> _Document segment_:
START
Head Quarters 14th May 1783
I returned a few Days ago from attendg the General at an Interview with Sir Guy Carleton—The two Generals met at Orange Town about 20 Miles above N. York—their Meeting was cordial & polite—Genl Carleton Dining with Genl Washington the first Day—& the American General with the British the next—The first on Shore—The other on Board a Frigate which bro’t Sir Guy from N. York—Their Conference was frank & open—tho’ not bro’t to that decisive Issue that could have been wished on our part—unhappily Sir Guy was taken very ill, & was obliged to return before our Business was compleated—The great Delay of evacuating the City it seems will arise from the amazing Incumbrance which hangs upon him from the Tories & Refugees who he finds himself obliged to protect & secure, as the Disposition of the States, especially to the Northward, appears very averse to their remaing in the Country. the Number of these is great, & they must be removed before he can take away the Troops—this will take his Transports for some Time—But on the whole he appears disposed to quit the Country as soon as possible, & says that his desire will lead him to anticipate, if possible our wishes—tho his final Departure is dependant on so many contingents, that it is not in his powers to name any fixed period.
END
> _Records provided_:
START
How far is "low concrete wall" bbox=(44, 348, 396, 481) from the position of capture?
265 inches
END
START
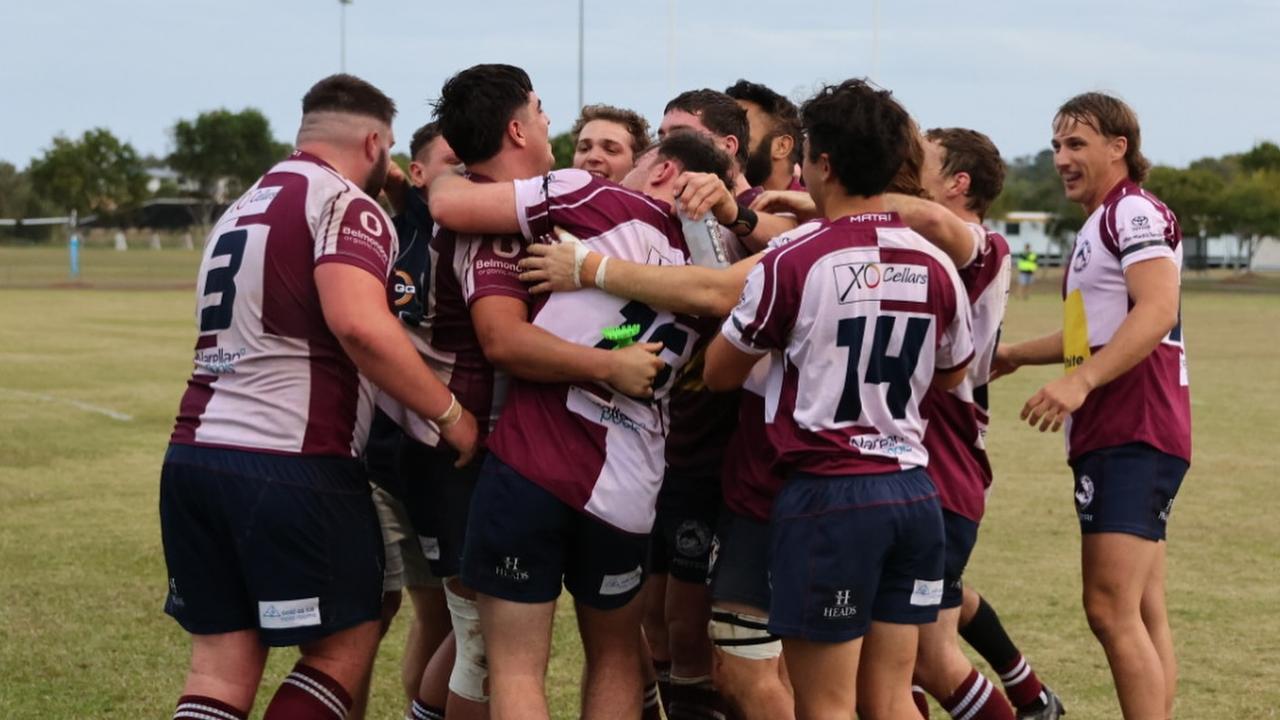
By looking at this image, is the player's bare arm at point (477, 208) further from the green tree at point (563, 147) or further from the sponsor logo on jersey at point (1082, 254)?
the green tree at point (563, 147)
END
> _Directions_:
A: List each distinct abbreviated word form that appears in the letter about the meeting with Sir Guy Carleton, spelled as in the letter.
B: Carry on the letter about the meeting with Sir Guy Carleton from its last sentence.

> _Answer set_:
A: attendg, Genl, N., bro’t, remaing, tho’, tho

B:
The army are at present tolerably quiet—but waiting with some Impatience for the arrival of the definitive Treaty, which must fix the period of their Discharge.
His Excellency wishes an Answer to his Letter respecting the Accounts of the State for final Settlement with our Troops—He has heard nothing from you since writing that Letter—but sees with a degree of surprise, the advertisements of the Pay Table Committee namg so distant a Day as the 15th of June, for the Accounts to be delivered into their Office—from this dilatory call, it is imagined the State have no great Idea of a Settlement being affected—or that they have no Expectation of an early discharge of the Army—I wish you would be pleased to acknowlege the Genl’s Letter—if no more. I am Hond Sir Your Dutifull Son
J. Trumbull Jur
Ct: Trumbull Papers.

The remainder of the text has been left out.